Installation

Since PyBarst is a python client, no drivers are required to be installed on the system. However, drivers need to be installed on the system that runs the server.

PyBarst is only a client to a Barst server. To run a Barst server, one simply launches the pre-compiled Barst exe file directly with the proper parameters or one can launch it from PyBarst. The Barst server itself, however, only runs on Windows from XP and above.

Although it has only been tested on Windows, PyBarst should be to run on any system that runs python.

Using binary wheels

On windows 7+, compiled pybarst wheels can be installed for python 2.7 and 3.4, on either a 32 or 64 bit system using:

pip install pybarst

The wheels come with the barst server, and do not need to be installed separately.

Compiling PyBarst

Requirements

To compile PyBarst rather than using pre-compiled wheels, the following software is required:

  1. Cython (pip install --upgrade cython).
  2. A c compiler e.g. MinGW (pip install mingwpy on windows).
  3. The Barst server header file, cpl defs.h. By default, the system looks for this file in C:\Program Files\Barst\api (or C:\Program Files (x86)\Barst\api if running from 32 bit python). However, the path to the file can be specified by setting the environmental variable BARST_INCLUDE, to that path.

PyBarst

PyBarst is written in python using cython. Cython is a project that converts python code to c. Therefore, before using PyBarst one must compile it with cython and a c compiler. Luckily, if a c compiler is installed on your system it should all be automatically compiled.

First, you can download PyBarst directly from github using:

git clone https://github.com/matham/pybarst.git pybarst

if you have git installed. Or getting the zip directly at https://github.com/matham/pybarst/archive/master.zip and extracting it.

Once it’s downloaded, from the command line you change the current directory to the folder where PyBarst is extracted and run:

python setup.py install

This will compile and and install PyBarst to your preinstalled python path.
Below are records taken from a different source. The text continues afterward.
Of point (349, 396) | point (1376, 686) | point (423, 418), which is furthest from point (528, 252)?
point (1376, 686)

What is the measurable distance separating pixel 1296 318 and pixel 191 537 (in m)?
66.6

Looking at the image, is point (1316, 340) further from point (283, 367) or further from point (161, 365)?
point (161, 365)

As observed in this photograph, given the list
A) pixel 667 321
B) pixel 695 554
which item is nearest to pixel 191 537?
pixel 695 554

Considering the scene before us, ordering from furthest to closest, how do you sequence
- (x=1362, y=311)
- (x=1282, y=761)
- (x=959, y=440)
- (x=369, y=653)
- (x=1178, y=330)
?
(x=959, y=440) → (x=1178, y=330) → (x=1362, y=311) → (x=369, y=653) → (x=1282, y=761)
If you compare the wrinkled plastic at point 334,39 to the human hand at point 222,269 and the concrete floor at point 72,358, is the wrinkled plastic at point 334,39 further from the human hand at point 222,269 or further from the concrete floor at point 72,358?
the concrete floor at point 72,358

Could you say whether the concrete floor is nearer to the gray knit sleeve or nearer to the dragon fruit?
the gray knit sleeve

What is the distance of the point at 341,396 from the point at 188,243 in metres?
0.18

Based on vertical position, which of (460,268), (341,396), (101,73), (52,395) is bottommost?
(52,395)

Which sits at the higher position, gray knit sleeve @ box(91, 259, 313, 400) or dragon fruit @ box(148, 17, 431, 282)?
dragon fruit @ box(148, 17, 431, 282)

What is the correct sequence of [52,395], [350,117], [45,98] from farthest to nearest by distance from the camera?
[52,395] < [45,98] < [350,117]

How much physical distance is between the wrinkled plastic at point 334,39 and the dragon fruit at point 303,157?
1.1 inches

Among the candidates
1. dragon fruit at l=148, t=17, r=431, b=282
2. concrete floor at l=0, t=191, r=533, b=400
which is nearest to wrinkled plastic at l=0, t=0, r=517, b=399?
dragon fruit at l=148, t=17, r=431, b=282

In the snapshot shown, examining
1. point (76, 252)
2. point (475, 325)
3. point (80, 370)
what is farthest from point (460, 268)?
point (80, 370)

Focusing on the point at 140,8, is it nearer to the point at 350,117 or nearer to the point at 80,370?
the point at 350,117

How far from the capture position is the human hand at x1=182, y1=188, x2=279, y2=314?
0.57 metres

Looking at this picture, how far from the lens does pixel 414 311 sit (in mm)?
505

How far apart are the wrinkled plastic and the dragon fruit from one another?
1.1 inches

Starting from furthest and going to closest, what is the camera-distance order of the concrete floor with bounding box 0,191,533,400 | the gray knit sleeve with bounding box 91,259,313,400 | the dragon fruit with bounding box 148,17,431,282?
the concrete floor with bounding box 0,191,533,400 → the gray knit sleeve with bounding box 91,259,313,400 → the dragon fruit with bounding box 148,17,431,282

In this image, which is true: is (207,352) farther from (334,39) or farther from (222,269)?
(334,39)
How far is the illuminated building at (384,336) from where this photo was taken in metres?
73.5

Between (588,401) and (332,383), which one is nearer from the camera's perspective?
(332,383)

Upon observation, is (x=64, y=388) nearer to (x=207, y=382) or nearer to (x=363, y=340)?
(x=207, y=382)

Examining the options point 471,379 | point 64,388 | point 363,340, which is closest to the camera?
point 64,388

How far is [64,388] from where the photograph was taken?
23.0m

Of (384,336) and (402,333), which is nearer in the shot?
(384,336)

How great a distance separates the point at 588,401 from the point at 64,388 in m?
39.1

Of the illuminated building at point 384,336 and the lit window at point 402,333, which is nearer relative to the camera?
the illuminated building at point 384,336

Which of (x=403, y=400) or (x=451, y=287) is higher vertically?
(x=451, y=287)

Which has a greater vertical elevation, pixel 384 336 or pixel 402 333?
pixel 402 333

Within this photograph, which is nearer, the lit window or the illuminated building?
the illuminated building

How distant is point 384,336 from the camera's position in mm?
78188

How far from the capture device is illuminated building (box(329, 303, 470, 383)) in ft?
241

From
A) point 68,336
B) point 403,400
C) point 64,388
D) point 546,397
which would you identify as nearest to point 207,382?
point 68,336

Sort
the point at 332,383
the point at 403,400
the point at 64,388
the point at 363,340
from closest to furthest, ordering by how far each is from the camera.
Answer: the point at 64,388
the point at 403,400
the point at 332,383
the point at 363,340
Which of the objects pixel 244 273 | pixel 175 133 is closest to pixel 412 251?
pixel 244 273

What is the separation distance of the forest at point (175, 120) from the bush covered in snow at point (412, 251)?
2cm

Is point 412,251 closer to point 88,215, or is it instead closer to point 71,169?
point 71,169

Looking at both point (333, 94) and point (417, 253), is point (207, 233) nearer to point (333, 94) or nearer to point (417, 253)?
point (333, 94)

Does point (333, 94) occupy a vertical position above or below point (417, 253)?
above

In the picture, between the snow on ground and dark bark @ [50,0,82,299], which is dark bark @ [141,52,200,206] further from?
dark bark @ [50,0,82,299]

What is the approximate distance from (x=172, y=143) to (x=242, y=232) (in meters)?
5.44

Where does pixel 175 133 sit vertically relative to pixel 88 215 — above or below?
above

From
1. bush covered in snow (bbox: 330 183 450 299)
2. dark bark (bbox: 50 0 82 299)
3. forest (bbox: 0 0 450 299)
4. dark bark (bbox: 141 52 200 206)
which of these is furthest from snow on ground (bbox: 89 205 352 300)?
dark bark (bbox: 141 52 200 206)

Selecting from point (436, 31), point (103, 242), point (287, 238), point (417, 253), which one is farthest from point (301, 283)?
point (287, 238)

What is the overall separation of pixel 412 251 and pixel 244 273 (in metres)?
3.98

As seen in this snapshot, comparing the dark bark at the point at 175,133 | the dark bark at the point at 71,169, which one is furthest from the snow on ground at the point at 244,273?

Alternatively, to just compile PyBarst and not install it to Python, from the command line while in that folder type make or make force.

Running Barst Server

When not using a wheel, to install Barst, simply copy the Barst.exe file to your desired location, a good path is C:\Program Files\Barst\ for the 64-bit version and C:\Program Files (x86)\Barst\ for the 32-bit version.

To run the server you can either provide the path to PyBarst in BarstServer and have PyBarst launch it if it’s local, or manually start it from the command line by typing:

start "" "C:\Program Files\Barst\Barst.exe" "\\.\pipe\PipeName" 1024 1024 -1

Where C:\Program Files\Barst\Barst.exe is the full path to Barst and PipeName is the pipe name that this server will have.

Alternatively, you can create a file called autostart.bat and in it put:

@ECHO OFF
start "" "C:\Program Files\Barst\Barst.exe" "\\.\pipe\PipeName" 1024 1024 -1

Running this file will start the Barst server.

Furthermore, you can place this autostart.bat file in this path: %AppData%\Microsoft\Windows\Start Menu\Programs\Startup\ and Windows will automatically launch the server whenever Windows starts.

When using a wheel, barst is included so the path does not need to be provided as we auto-discover it.

Drivers

In order to be able to create channels of specific types, the drivers for those channels must be installed on the system running the Barst server. See the individual PyBarst channels for their requirements.

Testing

All channels come with tests that can be run on them. You can find them under pybarst/tests/. To run them, make sure that the hardware is connected as described in that file, and then just run it with python filename.py.